Do they play a role similar to DNS registrars?
Comparison typically happens in one of the following four ways:
a. compare byte-by-byte
b. compare by a common algorithm that everyone agrees on (e.g., normalize and then compare the result byte-by-byte)
c. No single common comparison algorithm for everyone, but within one or more constrained subsets of users/uses there may be an agreed on comparison algorithm. E.g., US-ASCII users might agree on a comparison algorithm but US-ASCII vs Turkish users may not, for a given type of identifier.
d. No single common comparison algorithm for everyone (specifically, everyone might want the comparison to be tailored for their locale, for some definition of locale)
Are you using:
a. case folding? for all code blocks or only specific blocks (e.g, Latin1)?
b. is the system case sensitive?
c. does the system preserve case?
a. What is the impact if the comparison results in a false positive?
b. What is the impact if the comparison results in a false negative?

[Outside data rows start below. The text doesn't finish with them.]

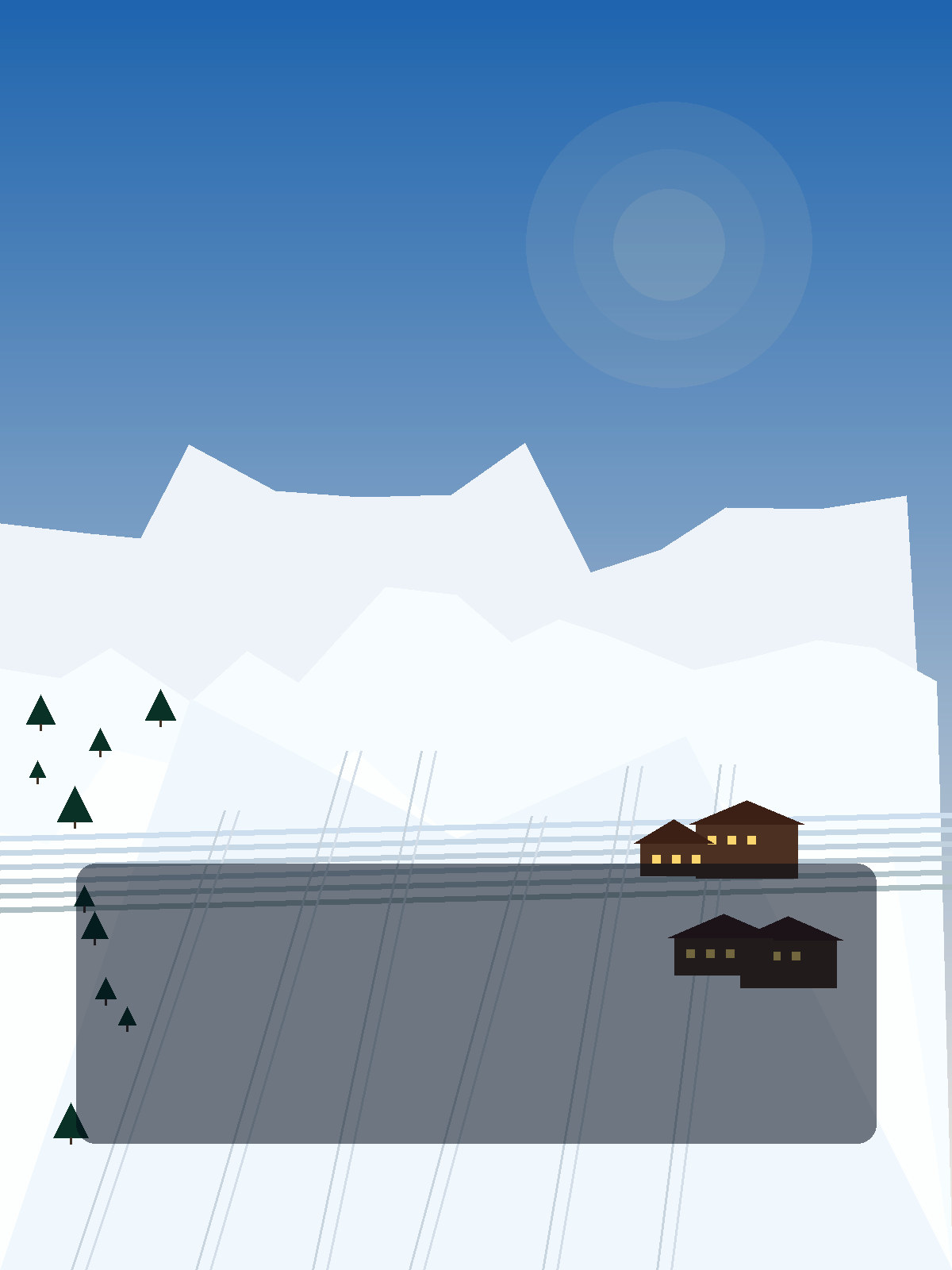 Valais height and calm: Weather windows and visibility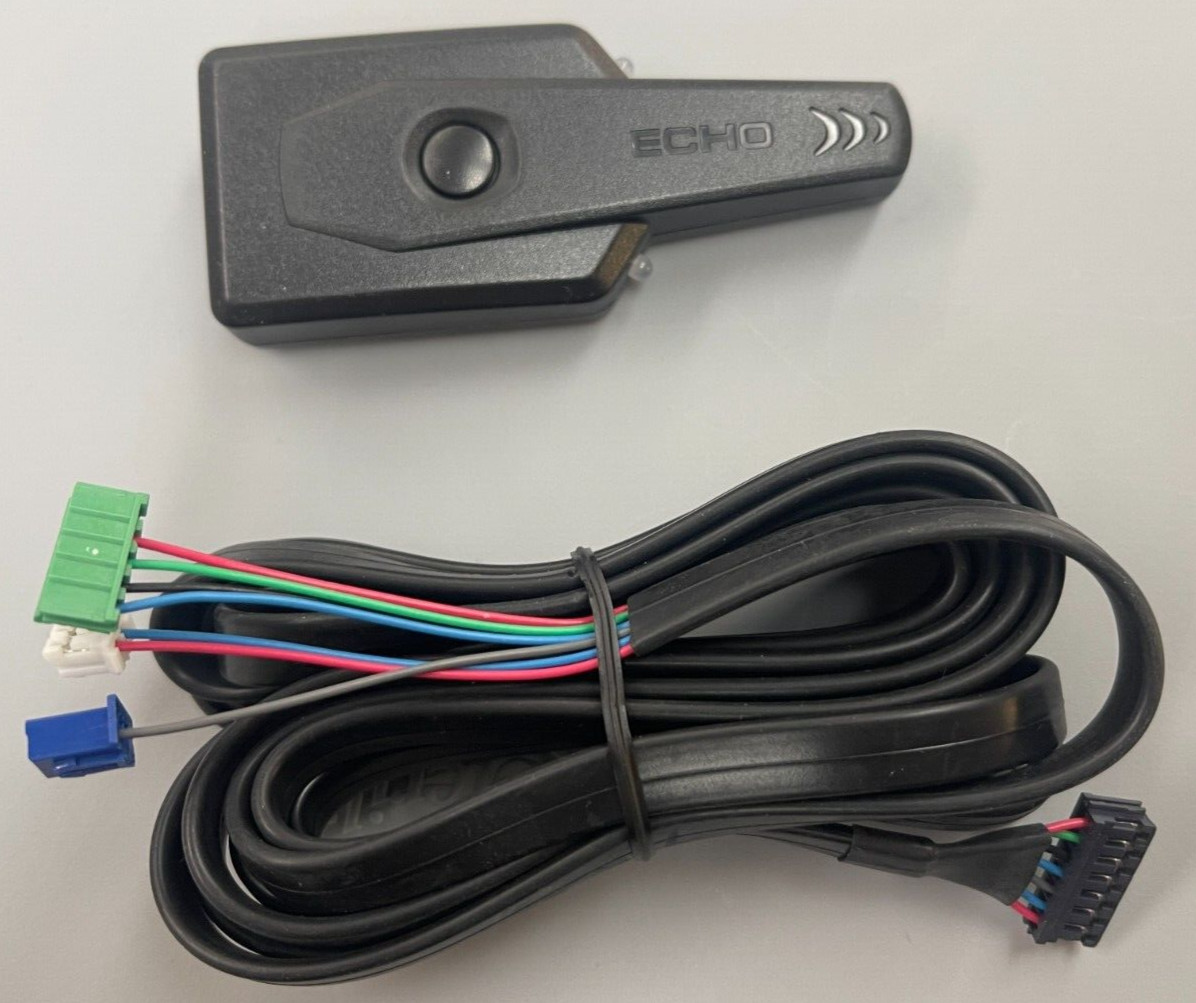 NEW Omega Echo Echo-3 Replacement Remote Start Antenna with Cable FCC: ELVNTRDA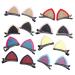 FRCOLOR Girls Hair Accessories cat ears hairpin cat ear hair pin cat ear hair barrettes animal ear hair clips metal toddler cat ears decor sequin trim delicate hair clip cat ear clip girl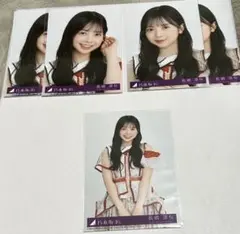 乃木坂46 ビリヤニ 長嶋凛桜 封入生写真セミコンプ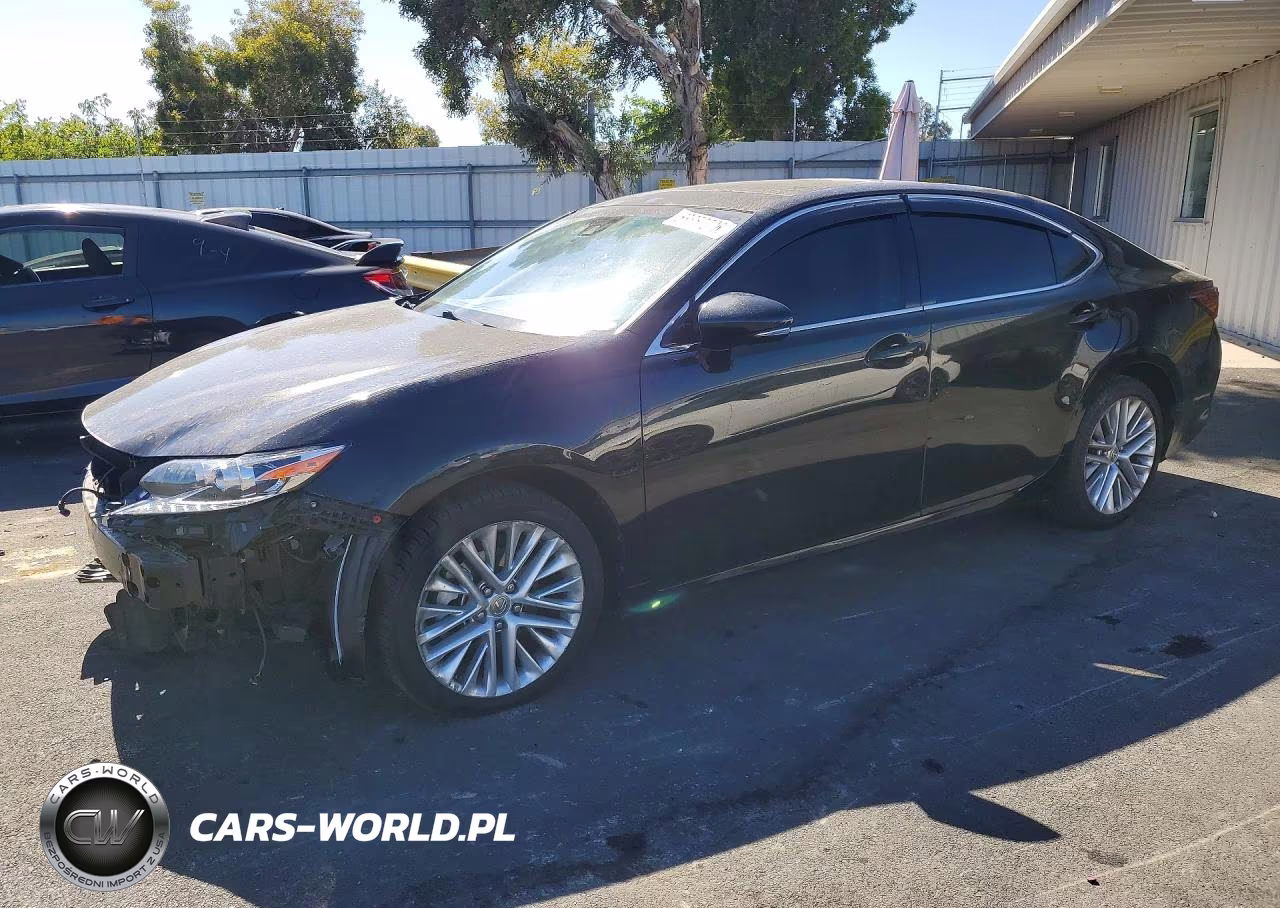 2016 Lexus Es 350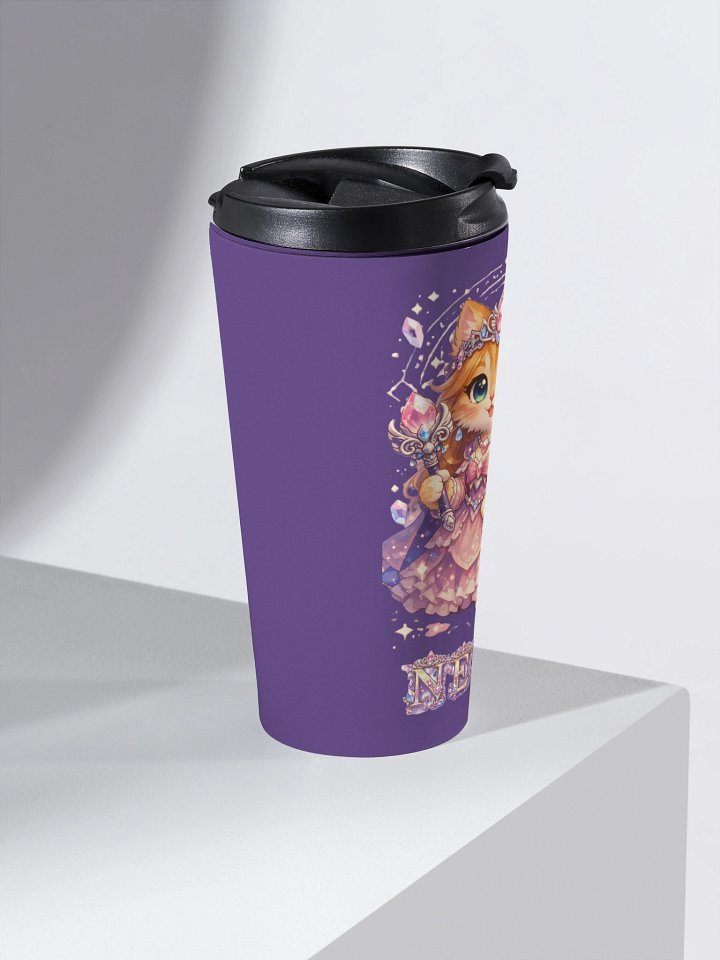 Kingdoms Princess Stainless Steel Travel Mug product image (2)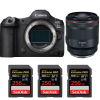 Canon EOS R5 Mark II + RF 50mm f/1.2 L USM + 3 SanDisk 256GB Extreme PRO UHS-II SDXC 300 MB/s|MCZ DIRECT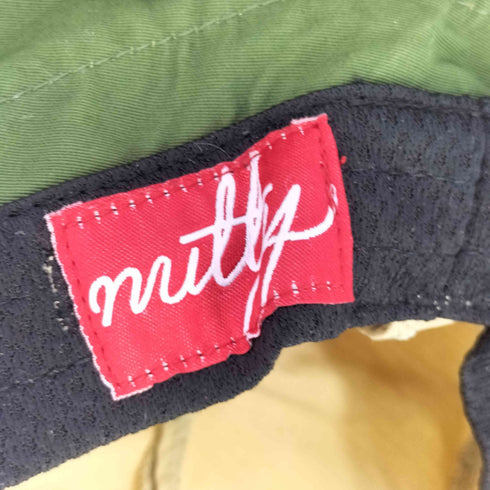 nuttyclothing ×GOODWAVE Fishing Birdcap フィッシングバードキャップ メンズ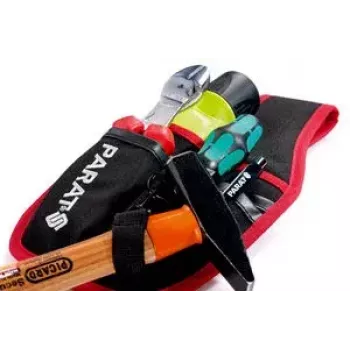 Mala de ferramentas Parat 5.990.836.991 preto vermelho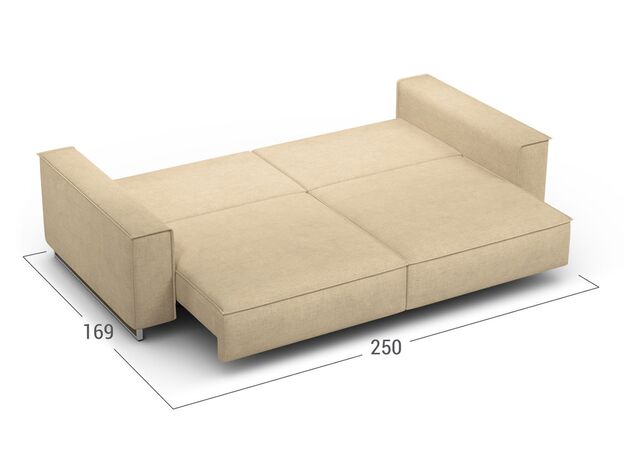 Диван MOON 005 цвет бежевый (фото 191414) Диван MOON 005 цвет бежевый (фото 191414)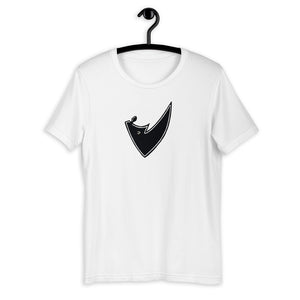 Black Rhino Official Headshot Short-Sleeve Unisex T-Shirt - The Bloodhound Shop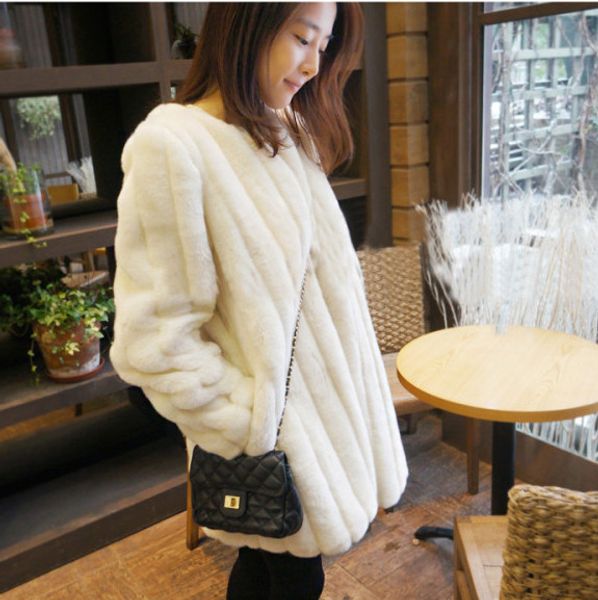 women faux fur coat 2019 artificial fur coat women fake raabit retro robe autumn winter 7xl long faux r32, Black
women faux fur coat 2019 artificial fur coat women fake raabit retro robe autumn winter 7xl long faux r32, Black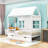 Kids Twin with Trundle-791903280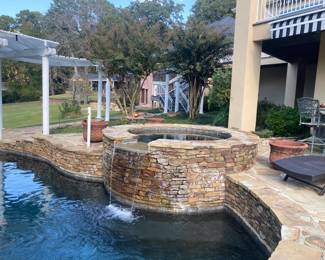 Sorry . . .  no swimming!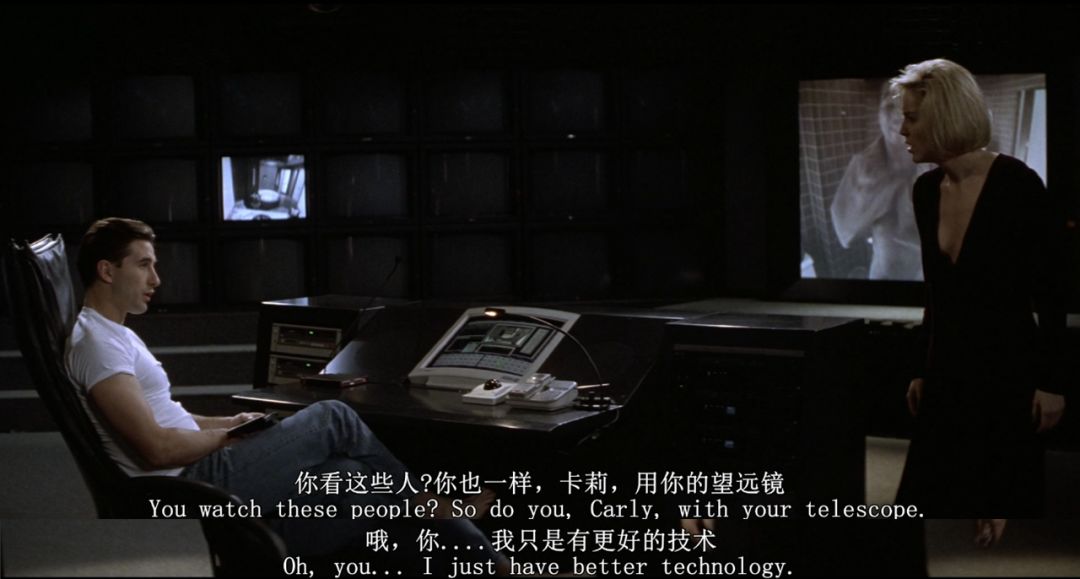 这部《本能》姊妹篇《偷窥》，我还想再安利一次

c. Especially, what are the security impacts? (authentication, authorization, etc.)
Are you using:
a. No normalization
b. NFKC
c. NFC
Are certain characters mapped to nothing, mapped to spaces, etc.?
Are certain characters disallowed? Examples:
a. Control characters
b. Special characters like @ or /
a. Which other strings or identifiers are these most similar to?
b. Are these strings or identifiers sometimes the same as strings or identifiers from other protocols (e.g., does an IM system sometimes use the same credentials database for authentication as an email system)?
Does the identifier have internal structure that needs to be respected? Internal structure might use certain "special" characters as delimiters, such as:
a. . (dot)
b. @ (at-sign)
c. - (hyphen)
d. / (slash)
e. _ (underscore)
Exactly how are users exposed to these strings? How are they published? Examples:
a. vCard
b. web directory
c. business card
d. "side of the bus"
Is the string / identifier used as input to other operations? Examples:
a. cryptographic hash function
b. concatenated with other strings to create unique identifer
a. how much tolerance for change from existing stringprep approach?
b. how strong a desire for change (e.g., for Unicode agility)?